# [Source excerpt]
◆ ◆ ◆ ◆

I've heard this type of scenario many times. Employee is performing well, enjoys the job, and is apparently delivering on all expectations set by "The Company".
Then whammy. HR calls them to a meeting, tells them their job is redundant, effective immediately. The employee is offered a cheque in return for their silence and some signed indemnity paperwork, and is walked out the door. The Company has met all its legal obligations and the now-former employee has the benefit of some unexpected cash and freedom.
In reality though, the employee is invariably left shocked, dismayed, hurt, and utterly bewildered. Devastation wipes out any "benefit" from this ambush approach, and whilst some can quickly dust themselves off and continue with great career success elsewhere, there are many that cannot, with far reaching consequences.
Of course there are many countries or industries where this scenario is unthinkable; where unions and works councils just don't allow an environment for a redundancy ambush. But in the UK, Australia, the USA and more, it is absolutely possible, and is not uncommon practice.
And it's got me thinking. As HR professionals, why do we ever take this approach, given the impact it has on a person's personal life, career, and general well-being? What message are we sending to the remaining employees from whom we expect loyalty? What is the impact on a company's consumer brand? Where is the common decency and courtesy and professional respect in this methodology? What is the up-side exactly?
I hear some of you protesting, that all you can do is act upon the demands set by The Company and/or the business leaders you support. That you may not like doing the "terminator" deed but you have no choice under pressures coming from above. That this is the "cleanest" approach to avoid protracted hassle and to mitigate litigation risk.
But taking such a cold hearted approach, surely makes a mockery of our personal and professional values. And as for corporate values - whilst "The Company" may have met its legal obligations, is there not a moral obligation for a little humanity and care that should be also applied?

◆ ◆ ◆ ◆

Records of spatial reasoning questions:
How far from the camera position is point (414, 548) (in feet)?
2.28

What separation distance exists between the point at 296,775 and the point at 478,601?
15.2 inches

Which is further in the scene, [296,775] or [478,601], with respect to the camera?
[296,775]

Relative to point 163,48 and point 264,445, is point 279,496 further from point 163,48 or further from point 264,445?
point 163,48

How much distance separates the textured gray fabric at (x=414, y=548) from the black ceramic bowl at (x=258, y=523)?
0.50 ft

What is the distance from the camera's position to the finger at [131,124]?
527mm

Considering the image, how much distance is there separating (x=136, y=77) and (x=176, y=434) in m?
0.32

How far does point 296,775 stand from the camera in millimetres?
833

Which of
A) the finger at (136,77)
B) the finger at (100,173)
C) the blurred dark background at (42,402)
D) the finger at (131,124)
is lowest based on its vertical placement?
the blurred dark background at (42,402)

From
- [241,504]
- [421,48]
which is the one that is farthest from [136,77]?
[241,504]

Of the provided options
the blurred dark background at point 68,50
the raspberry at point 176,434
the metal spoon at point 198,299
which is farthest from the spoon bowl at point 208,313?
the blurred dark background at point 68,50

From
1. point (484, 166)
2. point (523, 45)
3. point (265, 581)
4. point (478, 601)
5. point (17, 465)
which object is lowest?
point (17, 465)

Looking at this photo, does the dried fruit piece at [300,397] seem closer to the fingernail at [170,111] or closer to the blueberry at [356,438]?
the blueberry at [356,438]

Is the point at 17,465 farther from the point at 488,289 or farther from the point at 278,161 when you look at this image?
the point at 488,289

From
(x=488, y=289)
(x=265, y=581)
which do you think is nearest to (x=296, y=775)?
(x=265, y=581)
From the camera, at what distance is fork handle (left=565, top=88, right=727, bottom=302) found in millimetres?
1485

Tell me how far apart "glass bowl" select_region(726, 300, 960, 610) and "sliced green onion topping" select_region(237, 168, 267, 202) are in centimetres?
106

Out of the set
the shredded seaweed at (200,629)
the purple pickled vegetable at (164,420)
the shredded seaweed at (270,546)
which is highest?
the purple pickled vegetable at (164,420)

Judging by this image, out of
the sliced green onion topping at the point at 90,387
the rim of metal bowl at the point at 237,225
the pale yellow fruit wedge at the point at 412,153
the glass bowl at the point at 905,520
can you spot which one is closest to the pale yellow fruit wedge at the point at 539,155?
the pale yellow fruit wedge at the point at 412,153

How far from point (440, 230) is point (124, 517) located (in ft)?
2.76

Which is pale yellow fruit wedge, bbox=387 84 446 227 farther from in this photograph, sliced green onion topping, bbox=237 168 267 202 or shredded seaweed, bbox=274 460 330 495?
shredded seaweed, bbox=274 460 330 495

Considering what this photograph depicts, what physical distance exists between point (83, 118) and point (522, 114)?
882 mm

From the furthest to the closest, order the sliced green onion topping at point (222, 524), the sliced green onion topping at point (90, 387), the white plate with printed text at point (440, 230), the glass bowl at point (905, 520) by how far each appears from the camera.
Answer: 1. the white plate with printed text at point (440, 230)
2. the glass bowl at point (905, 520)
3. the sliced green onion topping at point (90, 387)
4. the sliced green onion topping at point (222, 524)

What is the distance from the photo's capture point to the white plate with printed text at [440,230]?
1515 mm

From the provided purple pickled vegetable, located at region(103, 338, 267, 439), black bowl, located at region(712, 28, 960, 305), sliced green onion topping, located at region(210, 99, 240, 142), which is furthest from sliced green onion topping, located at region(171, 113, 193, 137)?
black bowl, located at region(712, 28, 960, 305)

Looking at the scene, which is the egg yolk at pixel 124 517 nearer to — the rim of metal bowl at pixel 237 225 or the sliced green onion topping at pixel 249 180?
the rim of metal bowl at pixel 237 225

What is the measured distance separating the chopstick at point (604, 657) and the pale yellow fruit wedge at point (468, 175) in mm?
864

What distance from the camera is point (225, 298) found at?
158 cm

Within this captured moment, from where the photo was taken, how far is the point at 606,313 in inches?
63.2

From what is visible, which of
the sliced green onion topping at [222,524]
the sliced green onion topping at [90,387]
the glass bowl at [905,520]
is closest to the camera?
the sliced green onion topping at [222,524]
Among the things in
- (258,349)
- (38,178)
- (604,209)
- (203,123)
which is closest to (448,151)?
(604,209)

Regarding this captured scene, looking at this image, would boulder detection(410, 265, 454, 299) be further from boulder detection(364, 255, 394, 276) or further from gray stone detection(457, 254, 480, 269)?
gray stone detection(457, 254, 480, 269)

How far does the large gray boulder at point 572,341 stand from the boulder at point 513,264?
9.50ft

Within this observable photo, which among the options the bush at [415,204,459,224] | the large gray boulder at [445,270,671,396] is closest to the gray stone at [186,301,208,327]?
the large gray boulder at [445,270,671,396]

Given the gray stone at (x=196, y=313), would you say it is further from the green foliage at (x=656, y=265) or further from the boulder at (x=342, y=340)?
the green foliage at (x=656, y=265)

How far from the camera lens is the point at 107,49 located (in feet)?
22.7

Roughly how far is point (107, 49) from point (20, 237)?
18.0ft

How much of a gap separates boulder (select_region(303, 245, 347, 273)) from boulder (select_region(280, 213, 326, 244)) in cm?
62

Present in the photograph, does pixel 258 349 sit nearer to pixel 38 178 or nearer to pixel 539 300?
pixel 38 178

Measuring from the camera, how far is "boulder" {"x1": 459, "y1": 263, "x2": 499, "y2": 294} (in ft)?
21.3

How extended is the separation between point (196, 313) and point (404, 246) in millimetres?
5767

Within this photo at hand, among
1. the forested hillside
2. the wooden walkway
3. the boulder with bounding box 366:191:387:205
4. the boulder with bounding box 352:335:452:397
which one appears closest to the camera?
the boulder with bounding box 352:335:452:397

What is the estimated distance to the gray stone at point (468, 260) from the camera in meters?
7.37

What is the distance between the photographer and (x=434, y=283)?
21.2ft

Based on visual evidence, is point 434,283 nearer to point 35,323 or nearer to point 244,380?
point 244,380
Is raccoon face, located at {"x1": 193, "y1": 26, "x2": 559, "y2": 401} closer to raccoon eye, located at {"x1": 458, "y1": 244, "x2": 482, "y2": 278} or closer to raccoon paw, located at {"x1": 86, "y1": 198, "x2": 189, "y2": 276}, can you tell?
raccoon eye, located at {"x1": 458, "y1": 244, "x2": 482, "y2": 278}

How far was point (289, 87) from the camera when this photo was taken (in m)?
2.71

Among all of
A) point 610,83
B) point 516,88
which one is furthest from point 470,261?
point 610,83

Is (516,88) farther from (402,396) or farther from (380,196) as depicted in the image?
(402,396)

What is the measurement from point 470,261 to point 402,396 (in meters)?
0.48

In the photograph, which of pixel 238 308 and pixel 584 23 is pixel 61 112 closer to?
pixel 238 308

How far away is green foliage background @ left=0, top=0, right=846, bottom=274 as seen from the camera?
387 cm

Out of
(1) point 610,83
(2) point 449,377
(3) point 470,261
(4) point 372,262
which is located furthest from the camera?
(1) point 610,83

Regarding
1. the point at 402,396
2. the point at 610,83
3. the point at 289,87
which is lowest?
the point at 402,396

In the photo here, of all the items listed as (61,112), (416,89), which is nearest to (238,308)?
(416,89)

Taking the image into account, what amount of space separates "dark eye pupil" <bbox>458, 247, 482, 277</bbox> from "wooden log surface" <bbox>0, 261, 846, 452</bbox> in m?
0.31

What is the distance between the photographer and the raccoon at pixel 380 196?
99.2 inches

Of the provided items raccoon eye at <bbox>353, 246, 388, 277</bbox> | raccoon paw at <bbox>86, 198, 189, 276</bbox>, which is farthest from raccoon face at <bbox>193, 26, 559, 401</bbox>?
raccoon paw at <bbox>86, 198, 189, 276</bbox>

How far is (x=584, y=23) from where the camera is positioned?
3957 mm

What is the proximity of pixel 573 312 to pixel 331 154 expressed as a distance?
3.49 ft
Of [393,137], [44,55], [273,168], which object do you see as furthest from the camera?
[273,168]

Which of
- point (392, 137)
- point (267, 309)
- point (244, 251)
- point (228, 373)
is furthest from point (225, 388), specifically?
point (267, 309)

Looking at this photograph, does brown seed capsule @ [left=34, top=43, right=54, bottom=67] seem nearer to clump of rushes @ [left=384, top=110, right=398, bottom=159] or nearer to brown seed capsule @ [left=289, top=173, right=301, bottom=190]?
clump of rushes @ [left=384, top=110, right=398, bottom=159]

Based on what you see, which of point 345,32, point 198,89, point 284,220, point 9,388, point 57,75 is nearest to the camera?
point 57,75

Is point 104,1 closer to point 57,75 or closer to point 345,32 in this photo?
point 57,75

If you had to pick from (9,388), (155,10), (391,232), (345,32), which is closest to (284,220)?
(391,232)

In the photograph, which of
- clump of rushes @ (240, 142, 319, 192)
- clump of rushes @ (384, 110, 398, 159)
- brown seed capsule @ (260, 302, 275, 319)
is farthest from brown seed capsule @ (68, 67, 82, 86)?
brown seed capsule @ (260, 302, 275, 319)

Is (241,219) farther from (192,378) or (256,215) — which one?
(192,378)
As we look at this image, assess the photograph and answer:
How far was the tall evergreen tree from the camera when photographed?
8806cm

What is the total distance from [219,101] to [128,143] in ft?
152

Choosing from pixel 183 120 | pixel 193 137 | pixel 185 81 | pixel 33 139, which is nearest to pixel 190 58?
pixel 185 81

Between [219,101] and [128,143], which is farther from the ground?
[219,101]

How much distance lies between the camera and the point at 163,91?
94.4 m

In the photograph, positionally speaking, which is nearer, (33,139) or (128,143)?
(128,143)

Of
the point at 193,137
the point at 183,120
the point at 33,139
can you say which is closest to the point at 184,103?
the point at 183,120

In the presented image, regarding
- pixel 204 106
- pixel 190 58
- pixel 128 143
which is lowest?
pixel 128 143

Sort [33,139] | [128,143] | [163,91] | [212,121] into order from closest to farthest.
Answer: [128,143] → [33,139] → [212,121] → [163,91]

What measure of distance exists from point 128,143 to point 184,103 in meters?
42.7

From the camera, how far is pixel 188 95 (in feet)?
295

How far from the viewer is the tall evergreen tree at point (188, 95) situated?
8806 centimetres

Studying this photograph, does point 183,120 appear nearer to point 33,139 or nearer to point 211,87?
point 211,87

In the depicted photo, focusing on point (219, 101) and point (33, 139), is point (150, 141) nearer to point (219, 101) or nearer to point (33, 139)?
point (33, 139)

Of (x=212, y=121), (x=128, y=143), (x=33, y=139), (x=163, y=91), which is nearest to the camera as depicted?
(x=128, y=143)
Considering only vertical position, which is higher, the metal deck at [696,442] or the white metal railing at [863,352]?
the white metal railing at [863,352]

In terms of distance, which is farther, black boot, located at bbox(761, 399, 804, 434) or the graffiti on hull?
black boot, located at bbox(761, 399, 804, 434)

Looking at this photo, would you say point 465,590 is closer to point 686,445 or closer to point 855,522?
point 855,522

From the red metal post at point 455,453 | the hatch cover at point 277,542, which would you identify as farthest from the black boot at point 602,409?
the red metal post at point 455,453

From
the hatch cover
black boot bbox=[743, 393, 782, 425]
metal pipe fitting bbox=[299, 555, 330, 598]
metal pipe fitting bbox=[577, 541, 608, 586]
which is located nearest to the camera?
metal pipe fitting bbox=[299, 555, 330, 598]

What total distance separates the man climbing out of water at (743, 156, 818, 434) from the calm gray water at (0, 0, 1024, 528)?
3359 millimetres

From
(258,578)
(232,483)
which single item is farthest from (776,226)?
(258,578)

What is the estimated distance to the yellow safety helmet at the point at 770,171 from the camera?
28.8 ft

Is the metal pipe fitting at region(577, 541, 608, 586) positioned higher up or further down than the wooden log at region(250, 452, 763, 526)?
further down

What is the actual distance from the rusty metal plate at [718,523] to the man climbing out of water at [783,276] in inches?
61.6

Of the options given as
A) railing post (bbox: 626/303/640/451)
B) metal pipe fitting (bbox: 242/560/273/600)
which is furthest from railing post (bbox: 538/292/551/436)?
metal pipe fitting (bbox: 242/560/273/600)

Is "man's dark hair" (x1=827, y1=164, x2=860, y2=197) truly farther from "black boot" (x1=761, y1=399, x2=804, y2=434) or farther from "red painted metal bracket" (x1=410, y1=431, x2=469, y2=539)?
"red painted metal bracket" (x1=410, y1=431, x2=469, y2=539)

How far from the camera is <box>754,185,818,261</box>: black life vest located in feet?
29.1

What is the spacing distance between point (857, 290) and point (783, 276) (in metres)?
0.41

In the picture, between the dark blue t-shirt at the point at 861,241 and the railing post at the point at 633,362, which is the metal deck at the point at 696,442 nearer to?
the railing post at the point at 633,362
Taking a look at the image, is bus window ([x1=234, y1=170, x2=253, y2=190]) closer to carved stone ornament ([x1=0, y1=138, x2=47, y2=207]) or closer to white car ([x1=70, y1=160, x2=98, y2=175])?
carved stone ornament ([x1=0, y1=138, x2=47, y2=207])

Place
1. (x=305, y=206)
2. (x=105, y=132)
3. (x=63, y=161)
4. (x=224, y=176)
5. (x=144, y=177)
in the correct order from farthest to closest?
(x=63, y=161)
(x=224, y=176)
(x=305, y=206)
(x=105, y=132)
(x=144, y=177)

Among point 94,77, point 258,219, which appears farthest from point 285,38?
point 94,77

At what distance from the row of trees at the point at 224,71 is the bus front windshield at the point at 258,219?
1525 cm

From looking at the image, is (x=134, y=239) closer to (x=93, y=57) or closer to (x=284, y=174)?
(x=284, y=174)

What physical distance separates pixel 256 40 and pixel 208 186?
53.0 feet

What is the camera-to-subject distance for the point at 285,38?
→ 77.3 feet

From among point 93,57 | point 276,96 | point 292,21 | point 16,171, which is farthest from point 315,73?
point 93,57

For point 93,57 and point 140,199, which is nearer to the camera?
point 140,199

◆ ◆ ◆ ◆

# [Objective]
Copy the whole piece above on sudden redundancy dismissals, word for word.

# [Completed task]
I've heard this type of scenario many times. Employee is performing well, enjoys the job, and is apparently delivering on all expectations set by "The Company".
Then whammy. HR calls them to a meeting, tells them their job is redundant, effective immediately. The employee is offered a cheque in return for their silence and some signed indemnity paperwork, and is walked out the door. The Company has met all its legal obligations and the now-former employee has the benefit of some unexpected cash and freedom.
In reality though, the employee is invariably left shocked, dismayed, hurt, and utterly bewildered. Devastation wipes out any "benefit" from this ambush approach, and whilst some can quickly dust themselves off and continue with great career success elsewhere, there are many that cannot, with far reaching consequences.
Of course there are many countries or industries where this scenario is unthinkable; where unions and works councils just don't allow an environment for a redundancy ambush. But in the UK, Australia, the USA and more, it is absolutely possible, and is not uncommon practice.
And it's got me thinking. As HR professionals, why do we ever take this approach, given the impact it has on a person's personal life, career, and general well-being? What message are we sending to the remaining employees from whom we expect loyalty? What is the impact on a company's consumer brand? Where is the common decency and courtesy and professional respect in this methodology? What is the up-side exactly?
I hear some of you protesting, that all you can do is act upon the demands set by The Company and/or the business leaders you support. That you may not like doing the "terminator" deed but you have no choice under pressures coming from above. That this is the "cleanest" approach to avoid protracted hassle and to mitigate litigation risk.
But taking such a cold hearted approach, surely makes a mockery of our personal and professional values. And as for corporate values - whilst "The Company" may have met its legal obligations, is there not a moral obligation for a little humanity and care that should be also applied?